▶ TRECHO DO DOCUMENTO

-=-=-=-=-

Por: Silvério da Costa Oliveira.
Górgias
Górgias (485-380
a.C.) é natural de Leontini, colônia de Chalcis, Sicília. Segundo a tradição teria
tido uma vida longa, vindo a falecer por volta dos 109 anos de idade, em Larisa
(Tesalia). Esteve em Atenas como embaixador no ano de 427 a.C., visando obter
ajuda contra os siracusanos. Também segundo uma linha presente em diversos
comentadores, teria sido discípulo de Empédocles. Platão lhe dedicou um livro,
o diálogo cujo nome é “Górgias”. Dentre suas principais obras, temos: “Sobre o
não-ser ou da natureza”, “A defesa de Palamedes”, “A
oração fúnebre” e “Elogio a Helena”. Infelizmente, poucos fragmentos de suas obras
chegaram aos nossos dias, ressaltando que “Elogio a Helena”, como também “A
defesa de Palamedes”, conseguiram chegar inteiros até os presentes dias e
demonstram a eloquência de sua arte retórica.

-=-=-=-=-

▶ TAREFAS A RESOLVER
a) Segundo o texto sobre Górgias, em que ano ele esteve em Atenas como embaixador?
b) Por favor, prossiga com o texto sobre Górgias a partir da última frase apresentada.

▶ Registros de anotação de detecção
-=-=-=-=-

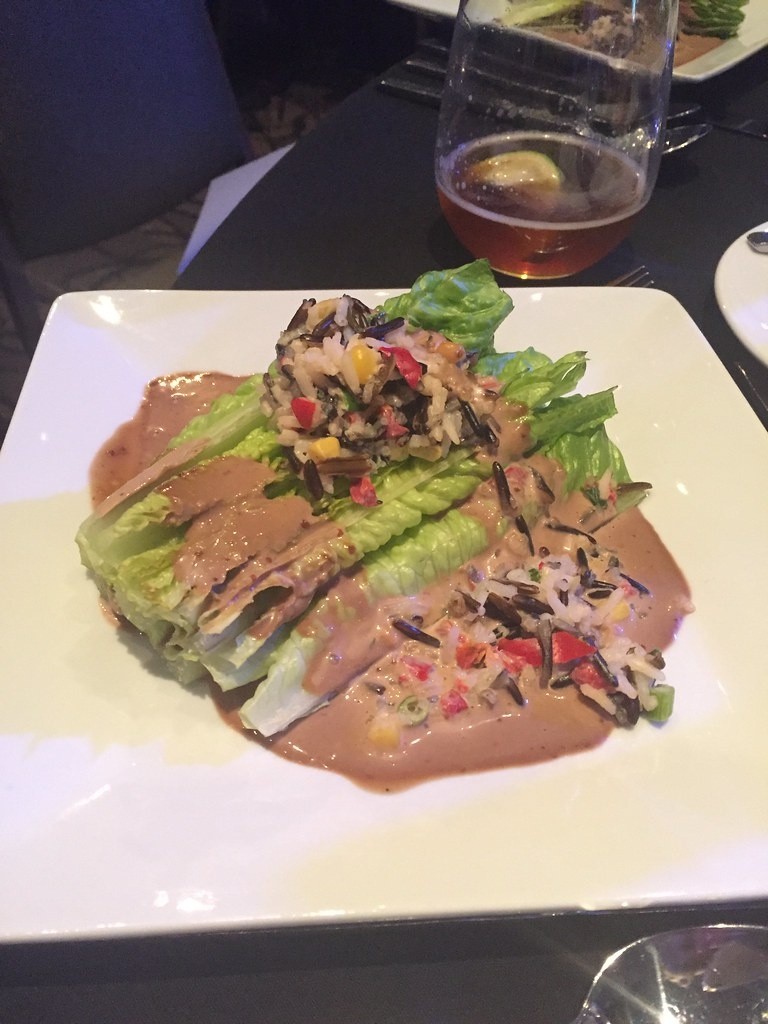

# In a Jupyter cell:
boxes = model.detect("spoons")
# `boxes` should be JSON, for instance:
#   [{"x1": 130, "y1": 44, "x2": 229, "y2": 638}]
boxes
[
  {"x1": 379, "y1": 75, "x2": 711, "y2": 157},
  {"x1": 400, "y1": 55, "x2": 701, "y2": 128}
]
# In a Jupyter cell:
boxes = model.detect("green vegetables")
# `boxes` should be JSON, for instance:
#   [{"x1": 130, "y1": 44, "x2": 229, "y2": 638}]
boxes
[{"x1": 493, "y1": 0, "x2": 749, "y2": 35}]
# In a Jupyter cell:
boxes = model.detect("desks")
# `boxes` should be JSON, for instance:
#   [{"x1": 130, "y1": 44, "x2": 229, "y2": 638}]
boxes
[{"x1": 1, "y1": 26, "x2": 768, "y2": 1022}]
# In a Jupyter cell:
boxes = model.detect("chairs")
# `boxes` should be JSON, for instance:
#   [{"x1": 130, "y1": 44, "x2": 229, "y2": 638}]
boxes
[{"x1": 0, "y1": 0, "x2": 262, "y2": 360}]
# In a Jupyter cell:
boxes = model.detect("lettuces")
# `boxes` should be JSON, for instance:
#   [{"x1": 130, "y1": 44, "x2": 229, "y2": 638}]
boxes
[{"x1": 79, "y1": 257, "x2": 649, "y2": 734}]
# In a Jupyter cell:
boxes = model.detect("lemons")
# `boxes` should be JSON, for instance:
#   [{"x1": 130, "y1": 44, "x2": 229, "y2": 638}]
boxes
[{"x1": 466, "y1": 151, "x2": 561, "y2": 215}]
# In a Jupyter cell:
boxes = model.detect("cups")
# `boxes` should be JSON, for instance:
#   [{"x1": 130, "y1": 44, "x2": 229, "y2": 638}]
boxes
[{"x1": 434, "y1": 0, "x2": 682, "y2": 280}]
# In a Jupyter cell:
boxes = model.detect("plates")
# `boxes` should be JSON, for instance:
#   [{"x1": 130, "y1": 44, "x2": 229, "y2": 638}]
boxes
[
  {"x1": 714, "y1": 221, "x2": 768, "y2": 368},
  {"x1": 0, "y1": 286, "x2": 768, "y2": 945},
  {"x1": 391, "y1": 0, "x2": 768, "y2": 84}
]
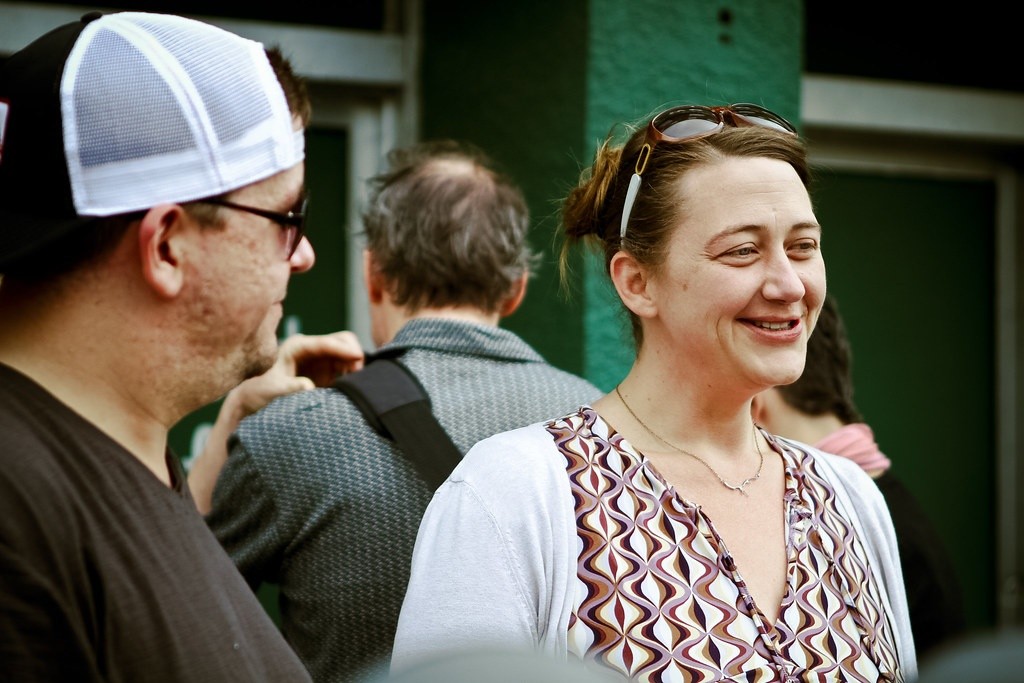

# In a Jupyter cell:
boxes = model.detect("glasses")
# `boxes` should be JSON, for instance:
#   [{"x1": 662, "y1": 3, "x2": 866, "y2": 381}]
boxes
[
  {"x1": 196, "y1": 197, "x2": 310, "y2": 261},
  {"x1": 618, "y1": 103, "x2": 798, "y2": 250}
]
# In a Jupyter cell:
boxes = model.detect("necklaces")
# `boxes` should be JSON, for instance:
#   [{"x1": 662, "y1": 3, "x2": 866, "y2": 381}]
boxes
[{"x1": 615, "y1": 384, "x2": 763, "y2": 498}]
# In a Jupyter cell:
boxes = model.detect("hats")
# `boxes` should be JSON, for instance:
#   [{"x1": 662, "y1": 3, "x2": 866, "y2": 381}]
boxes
[{"x1": 0, "y1": 9, "x2": 305, "y2": 286}]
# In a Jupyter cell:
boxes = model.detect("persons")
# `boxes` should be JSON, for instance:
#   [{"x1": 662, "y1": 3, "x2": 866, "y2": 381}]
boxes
[
  {"x1": 185, "y1": 138, "x2": 608, "y2": 683},
  {"x1": 752, "y1": 294, "x2": 947, "y2": 666},
  {"x1": 0, "y1": 10, "x2": 317, "y2": 683},
  {"x1": 389, "y1": 103, "x2": 920, "y2": 682}
]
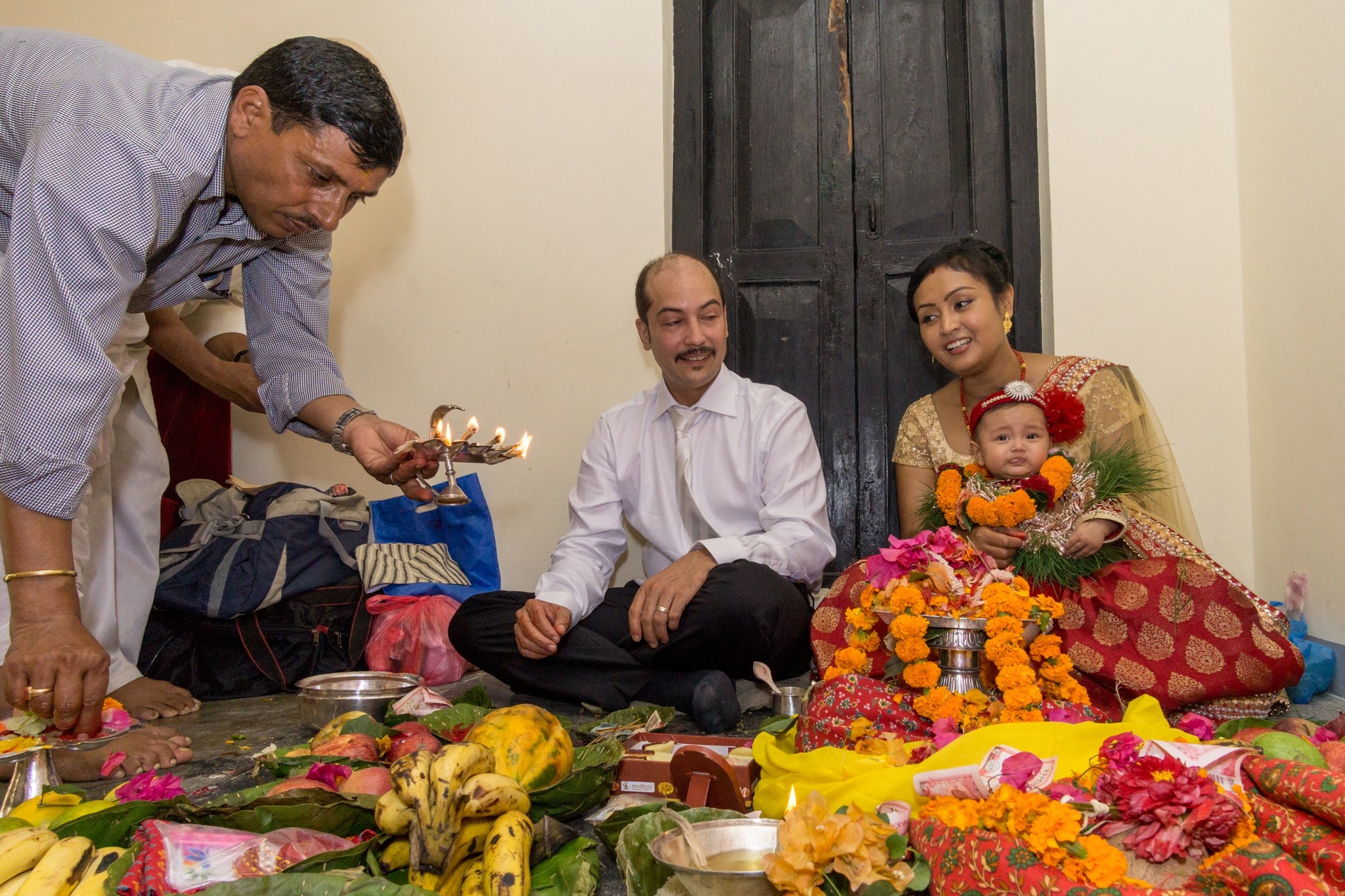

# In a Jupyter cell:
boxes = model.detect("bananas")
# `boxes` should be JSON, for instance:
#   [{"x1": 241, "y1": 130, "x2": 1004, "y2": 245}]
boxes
[
  {"x1": 0, "y1": 793, "x2": 123, "y2": 896},
  {"x1": 360, "y1": 740, "x2": 534, "y2": 896}
]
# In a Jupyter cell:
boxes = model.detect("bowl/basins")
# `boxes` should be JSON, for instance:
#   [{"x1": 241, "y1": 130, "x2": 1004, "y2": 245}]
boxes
[
  {"x1": 295, "y1": 671, "x2": 425, "y2": 731},
  {"x1": 770, "y1": 686, "x2": 808, "y2": 716},
  {"x1": 651, "y1": 818, "x2": 787, "y2": 896}
]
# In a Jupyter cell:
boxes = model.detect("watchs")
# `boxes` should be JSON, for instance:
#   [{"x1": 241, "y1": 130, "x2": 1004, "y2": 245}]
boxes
[{"x1": 330, "y1": 405, "x2": 379, "y2": 456}]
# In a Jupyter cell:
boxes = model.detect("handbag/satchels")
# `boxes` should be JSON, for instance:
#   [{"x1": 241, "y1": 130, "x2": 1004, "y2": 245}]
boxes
[{"x1": 135, "y1": 472, "x2": 501, "y2": 701}]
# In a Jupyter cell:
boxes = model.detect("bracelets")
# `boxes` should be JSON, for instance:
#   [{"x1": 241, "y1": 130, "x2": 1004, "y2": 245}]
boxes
[
  {"x1": 1, "y1": 566, "x2": 82, "y2": 583},
  {"x1": 228, "y1": 348, "x2": 249, "y2": 363}
]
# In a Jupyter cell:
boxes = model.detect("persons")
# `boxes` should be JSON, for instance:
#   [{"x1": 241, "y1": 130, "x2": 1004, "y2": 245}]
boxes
[
  {"x1": 0, "y1": 17, "x2": 443, "y2": 788},
  {"x1": 800, "y1": 236, "x2": 1306, "y2": 755},
  {"x1": 144, "y1": 279, "x2": 272, "y2": 552},
  {"x1": 445, "y1": 251, "x2": 840, "y2": 736},
  {"x1": 943, "y1": 381, "x2": 1132, "y2": 573}
]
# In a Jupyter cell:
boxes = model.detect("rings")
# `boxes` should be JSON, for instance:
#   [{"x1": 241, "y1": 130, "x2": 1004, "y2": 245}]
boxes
[
  {"x1": 656, "y1": 605, "x2": 670, "y2": 614},
  {"x1": 22, "y1": 686, "x2": 55, "y2": 701},
  {"x1": 390, "y1": 471, "x2": 405, "y2": 486}
]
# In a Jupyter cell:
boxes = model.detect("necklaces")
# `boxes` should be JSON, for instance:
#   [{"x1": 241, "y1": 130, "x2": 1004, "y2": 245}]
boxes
[{"x1": 958, "y1": 340, "x2": 1026, "y2": 441}]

-=-=-=-=-

▶ RESPOSTAS POR TAREFA
a) Em 427 a.C.

b)
Górgias defendia
a ideia da união de todas as cidades-Estado gregas, de um pan-helenismo. Outro
ponto importante em seu pensamento encontra-se em que, para Górgias, só existem
aparências. Considerado cético em virtude de suas três teses, presentes no
livro “Sobre o não-ser ou da natureza”, do qual nos chegaram fragmentos, ou
melhor dizendo, paráfrases, apenas a doxografia comentada por Sexto Empírico
(Livro: Adversus Mathematicos) e um autor desconhecido que se faz passar por
Aristóteles, pseudo-Aristóteles (Livro: Sobre Melisso, Xenófanes e Górgias –
MXG). Tomando por base suas três teses ali apresentadas temos que:
1- Nada existe
(apesar de ser o modo mais comum de ser apresentado, a tradução mais correta
seria “nada é”, fazendo alusão ao verbo “ser” e não ao verbo “existir” e deste
modo uma referência direta ao “ser” de Parmênides, Zenão e Melisso. Este
comentário vale para o emprego destes dois verbos no decorrer deste texto). Se
algo existe deve proceder de algo ou ser eterno. Não pode provir de algo, pois
se o fizesse teria de provir do ser (entendido como uma realidade imutável tal
como proposta pelos eleatas. Se o ser gerasse o ser, estaríamos diante do
devir, da mudança) ou do não-ser. Não pode ser eterno, pois para sê-lo teria de
ser infinito, mas o infinito não está em parte alguma, pois, não está em si e
em qualquer outro ser. Aqueles pensadores que defendem que o ser é uno, refutam
a possibilidade da multiplicidade, já os pensadores que defendem que o ser é
múltiplo, refutam por meio de seus argumentos, a possibilidade deste ser uno,
logo, baseado em ambas refutações, o ser não é uno nem múltiplo e deste modo
não pode existir. O mesmo raciocínio vale quanto a este ser gerado ou não ser
gerado, pois, os que defendem uma tese refutam a outra e deste modo, ao refutar
ambas as teses, temos que o ser não pode ser gerado ou ingerado. Se algo não é
uno, nem múltiplo, nem gerado, nem não gerado, torna-se obrigatória a conclusão
que este algo nada é, ou seja, que não pode existir, pois caso contrário seria
uma coisa ou outra.
2- Mesmo que
existisse o ser, este seria desconhecido. Se o ser fosse conhecido, teria de
ser pensado, no entanto, o que é pensado é distinto da realidade pensada.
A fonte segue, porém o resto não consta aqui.